August 27
The Pulsing Corner of the Square
Sun Position
The Sun is in Virgo at roughly +8° declination. Northern Hemisphere nights are noticeably longer than in July; the autumnal equinox is less than four weeks away.
Sky Highlight
The Great Square of Pegasus is now rising in the east by late evening from northern mid-latitudes, signaling the approach of autumn. Its four corners are visible in the east-northeast by 10 PM local time; Southern Hemisphere observers see it in the northern sky. The Square's interior is notably free of bright stars, a dark patch that mid-latitude observers can use to gauge sky darkness by counting faint stars within it.
Deep Sky Object
M15, the great globular cluster in Pegasus, rises in the east with the constellation and is well placed for late-night observing from both hemispheres in late August. One of the densest globular clusters in the Milky Way, at roughly 33,600 light-years, it contains a central black hole candidate and the planetary nebula Pease 1, the only confirmed planetary nebula within a globular cluster.
Featured Star
Scheat, the M2.5II-III red giant at the northwest corner of the Great Square of Pegasus, lies about 196 light-years away and is a semi-regular pulsating variable with a period of roughly 38 days, its diameter and brightness shift noticeably over weeks, though the variation is subtle to the naked eye without comparison stars. It is one of the first seasonal stars to indicate autumn is coming.
Around This Date
- August 27, 1962NASA's Mariner 2 launched from Cape Canaveral, becoming the first spacecraft to successfully conduct a flyby of another planet when it passed Venus in December 1962.
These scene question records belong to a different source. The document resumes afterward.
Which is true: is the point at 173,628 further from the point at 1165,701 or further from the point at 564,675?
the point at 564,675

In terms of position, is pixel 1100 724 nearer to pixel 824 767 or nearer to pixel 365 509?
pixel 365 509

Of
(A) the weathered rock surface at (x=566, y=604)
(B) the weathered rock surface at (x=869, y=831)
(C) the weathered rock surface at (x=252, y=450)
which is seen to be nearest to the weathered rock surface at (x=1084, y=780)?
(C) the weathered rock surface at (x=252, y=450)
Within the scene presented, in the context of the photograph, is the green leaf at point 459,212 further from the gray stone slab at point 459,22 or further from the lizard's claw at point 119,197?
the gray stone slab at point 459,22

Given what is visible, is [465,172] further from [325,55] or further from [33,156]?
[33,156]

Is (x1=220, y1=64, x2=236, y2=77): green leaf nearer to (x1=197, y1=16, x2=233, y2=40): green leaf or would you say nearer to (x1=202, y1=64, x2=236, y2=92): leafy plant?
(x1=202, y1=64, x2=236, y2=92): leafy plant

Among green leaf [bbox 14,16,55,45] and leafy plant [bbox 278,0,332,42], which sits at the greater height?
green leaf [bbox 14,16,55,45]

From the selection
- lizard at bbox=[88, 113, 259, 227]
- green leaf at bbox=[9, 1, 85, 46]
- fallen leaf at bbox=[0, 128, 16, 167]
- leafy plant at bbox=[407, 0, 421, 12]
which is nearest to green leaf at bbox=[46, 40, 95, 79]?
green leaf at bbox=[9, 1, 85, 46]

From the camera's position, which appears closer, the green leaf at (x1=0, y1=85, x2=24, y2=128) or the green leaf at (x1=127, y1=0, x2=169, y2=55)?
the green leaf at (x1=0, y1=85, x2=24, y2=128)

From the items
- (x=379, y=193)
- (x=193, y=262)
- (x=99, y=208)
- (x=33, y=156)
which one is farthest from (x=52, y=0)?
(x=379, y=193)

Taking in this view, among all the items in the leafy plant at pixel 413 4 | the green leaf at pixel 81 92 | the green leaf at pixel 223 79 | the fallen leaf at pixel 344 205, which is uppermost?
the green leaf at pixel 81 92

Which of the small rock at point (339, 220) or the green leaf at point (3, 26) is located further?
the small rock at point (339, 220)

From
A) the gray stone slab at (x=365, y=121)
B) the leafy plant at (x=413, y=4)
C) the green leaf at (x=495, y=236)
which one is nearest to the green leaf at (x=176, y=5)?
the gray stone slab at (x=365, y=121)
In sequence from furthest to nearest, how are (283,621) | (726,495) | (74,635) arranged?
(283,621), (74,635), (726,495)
- August 28, 1993The Galileo spacecraft photographed Dactyl orbiting asteroid 243 Ida at a distance of about 1 kilometer from Ida's surface, resolving the question of whether small bodies in the asteroid belt could gravitationally retain companions.
Scheat pulses every five weeks and no one watching it casually would notice, the sky has rhythms that only patient observers pick up.